▸ RECORDS FOR THE EXERCISE:
====================

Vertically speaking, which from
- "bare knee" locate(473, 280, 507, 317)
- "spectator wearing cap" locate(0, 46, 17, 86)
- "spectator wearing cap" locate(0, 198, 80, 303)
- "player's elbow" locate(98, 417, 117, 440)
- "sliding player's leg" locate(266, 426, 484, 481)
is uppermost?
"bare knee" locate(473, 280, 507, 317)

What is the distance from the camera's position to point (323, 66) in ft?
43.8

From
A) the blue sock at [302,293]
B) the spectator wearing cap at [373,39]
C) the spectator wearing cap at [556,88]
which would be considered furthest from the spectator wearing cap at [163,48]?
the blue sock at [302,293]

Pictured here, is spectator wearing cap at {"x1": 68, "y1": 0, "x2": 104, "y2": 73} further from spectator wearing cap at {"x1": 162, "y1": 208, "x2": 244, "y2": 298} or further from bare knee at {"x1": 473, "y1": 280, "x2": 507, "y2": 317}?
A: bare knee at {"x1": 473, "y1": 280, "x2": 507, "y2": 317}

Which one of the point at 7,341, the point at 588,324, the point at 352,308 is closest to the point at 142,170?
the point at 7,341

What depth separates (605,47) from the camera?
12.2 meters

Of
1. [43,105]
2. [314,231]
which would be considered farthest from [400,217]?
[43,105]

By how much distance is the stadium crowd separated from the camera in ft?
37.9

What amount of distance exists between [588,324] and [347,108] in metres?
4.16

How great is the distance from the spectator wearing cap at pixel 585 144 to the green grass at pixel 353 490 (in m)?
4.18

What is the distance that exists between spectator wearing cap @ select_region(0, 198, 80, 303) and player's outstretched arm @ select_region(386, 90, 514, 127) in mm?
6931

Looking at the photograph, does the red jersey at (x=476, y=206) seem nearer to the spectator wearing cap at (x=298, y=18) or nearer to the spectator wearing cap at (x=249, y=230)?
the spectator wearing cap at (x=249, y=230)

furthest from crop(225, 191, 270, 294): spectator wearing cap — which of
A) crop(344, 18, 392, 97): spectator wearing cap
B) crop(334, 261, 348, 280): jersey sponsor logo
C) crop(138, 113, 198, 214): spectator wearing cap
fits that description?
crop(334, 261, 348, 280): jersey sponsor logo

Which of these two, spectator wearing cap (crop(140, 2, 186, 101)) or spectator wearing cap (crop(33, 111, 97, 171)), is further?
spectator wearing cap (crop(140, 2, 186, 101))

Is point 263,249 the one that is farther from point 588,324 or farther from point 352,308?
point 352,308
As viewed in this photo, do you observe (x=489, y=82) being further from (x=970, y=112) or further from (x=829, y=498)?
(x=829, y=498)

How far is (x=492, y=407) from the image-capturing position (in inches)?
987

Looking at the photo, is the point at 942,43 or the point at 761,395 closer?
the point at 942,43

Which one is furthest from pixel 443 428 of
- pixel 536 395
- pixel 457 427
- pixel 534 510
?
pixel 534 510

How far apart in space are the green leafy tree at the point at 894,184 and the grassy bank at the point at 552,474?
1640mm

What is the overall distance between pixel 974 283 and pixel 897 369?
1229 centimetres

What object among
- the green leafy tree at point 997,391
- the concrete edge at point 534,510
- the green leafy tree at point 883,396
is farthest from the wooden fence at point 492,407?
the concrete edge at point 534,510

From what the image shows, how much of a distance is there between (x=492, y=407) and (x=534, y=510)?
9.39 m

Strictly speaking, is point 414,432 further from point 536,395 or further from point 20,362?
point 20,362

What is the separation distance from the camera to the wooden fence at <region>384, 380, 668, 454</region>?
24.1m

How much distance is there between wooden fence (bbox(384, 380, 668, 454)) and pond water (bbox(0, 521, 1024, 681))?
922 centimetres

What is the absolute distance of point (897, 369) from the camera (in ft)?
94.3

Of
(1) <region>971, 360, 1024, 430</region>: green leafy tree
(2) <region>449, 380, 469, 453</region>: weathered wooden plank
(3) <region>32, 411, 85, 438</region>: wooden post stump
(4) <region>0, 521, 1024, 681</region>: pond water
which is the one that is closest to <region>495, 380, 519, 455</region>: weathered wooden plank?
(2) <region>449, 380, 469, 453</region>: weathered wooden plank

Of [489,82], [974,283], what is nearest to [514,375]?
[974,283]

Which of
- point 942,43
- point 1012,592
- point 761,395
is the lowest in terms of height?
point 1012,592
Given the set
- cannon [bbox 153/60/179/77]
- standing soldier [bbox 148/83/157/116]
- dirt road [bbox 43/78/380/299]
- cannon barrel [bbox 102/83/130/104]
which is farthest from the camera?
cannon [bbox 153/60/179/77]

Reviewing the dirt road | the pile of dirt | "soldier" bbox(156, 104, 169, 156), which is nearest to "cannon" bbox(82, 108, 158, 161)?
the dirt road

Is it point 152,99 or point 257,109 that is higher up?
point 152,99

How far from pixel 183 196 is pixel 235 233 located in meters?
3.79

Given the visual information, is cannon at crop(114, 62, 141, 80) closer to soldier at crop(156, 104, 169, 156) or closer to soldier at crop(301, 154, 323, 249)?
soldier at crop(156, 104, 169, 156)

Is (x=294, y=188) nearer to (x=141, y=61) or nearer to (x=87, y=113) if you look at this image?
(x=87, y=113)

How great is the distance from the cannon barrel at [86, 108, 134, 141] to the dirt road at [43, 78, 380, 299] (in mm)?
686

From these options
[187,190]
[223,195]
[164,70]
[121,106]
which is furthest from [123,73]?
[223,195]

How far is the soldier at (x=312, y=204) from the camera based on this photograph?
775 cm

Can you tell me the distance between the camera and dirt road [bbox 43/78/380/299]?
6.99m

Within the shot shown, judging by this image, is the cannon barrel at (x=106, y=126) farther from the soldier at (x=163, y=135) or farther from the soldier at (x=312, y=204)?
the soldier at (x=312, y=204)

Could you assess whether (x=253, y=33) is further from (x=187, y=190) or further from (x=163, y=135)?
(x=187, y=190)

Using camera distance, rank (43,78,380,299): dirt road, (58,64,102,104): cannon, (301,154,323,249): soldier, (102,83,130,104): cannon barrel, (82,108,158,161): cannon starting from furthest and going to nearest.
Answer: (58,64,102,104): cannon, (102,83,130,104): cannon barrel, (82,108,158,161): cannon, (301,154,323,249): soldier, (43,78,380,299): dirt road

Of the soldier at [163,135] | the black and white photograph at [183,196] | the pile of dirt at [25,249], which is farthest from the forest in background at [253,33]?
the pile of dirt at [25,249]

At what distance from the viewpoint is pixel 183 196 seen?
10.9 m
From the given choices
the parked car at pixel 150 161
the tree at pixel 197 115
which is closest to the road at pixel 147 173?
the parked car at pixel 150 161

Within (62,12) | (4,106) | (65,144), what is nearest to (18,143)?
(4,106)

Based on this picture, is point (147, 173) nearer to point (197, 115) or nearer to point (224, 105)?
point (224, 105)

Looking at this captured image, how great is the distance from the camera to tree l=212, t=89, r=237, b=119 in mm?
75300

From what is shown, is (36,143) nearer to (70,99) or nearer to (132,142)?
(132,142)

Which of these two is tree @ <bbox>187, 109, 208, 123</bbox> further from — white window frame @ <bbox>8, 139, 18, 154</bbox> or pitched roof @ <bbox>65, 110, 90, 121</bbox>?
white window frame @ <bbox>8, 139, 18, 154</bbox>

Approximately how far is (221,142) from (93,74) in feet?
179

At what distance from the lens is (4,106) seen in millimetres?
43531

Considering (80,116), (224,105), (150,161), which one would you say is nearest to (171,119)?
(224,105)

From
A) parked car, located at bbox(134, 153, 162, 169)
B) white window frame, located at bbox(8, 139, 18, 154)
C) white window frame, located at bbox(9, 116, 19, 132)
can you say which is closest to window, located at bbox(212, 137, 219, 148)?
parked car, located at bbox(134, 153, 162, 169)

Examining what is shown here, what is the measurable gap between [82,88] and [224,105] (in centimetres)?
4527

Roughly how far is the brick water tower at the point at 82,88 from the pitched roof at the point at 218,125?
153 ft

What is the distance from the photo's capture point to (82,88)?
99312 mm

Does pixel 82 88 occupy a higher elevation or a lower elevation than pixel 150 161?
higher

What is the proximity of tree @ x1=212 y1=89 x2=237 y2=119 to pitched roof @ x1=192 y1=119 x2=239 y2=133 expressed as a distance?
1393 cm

====================

▸ YOUR TASK: Format the lines of the records above, from the line with "What is the distance from the photo's" up to and including the last line of the records, as a Markdown table with columns Row and Line, giving each line its row number and leaving out blank lines.

▸ EXERCISE ANSWER:
| Row | Line |
|---|---|
| 1 | What is the distance from the photo's capture point to (82,88)? |
| 2 | 99312 mm |
| 3 | Does pixel 82 88 occupy a higher elevation or a lower elevation than pixel 150 161? |
| 4 | higher |
| 5 | What is the proximity of tree @ x1=212 y1=89 x2=237 y2=119 to pitched roof @ x1=192 y1=119 x2=239 y2=133 expressed as a distance? |
| 6 | 1393 cm |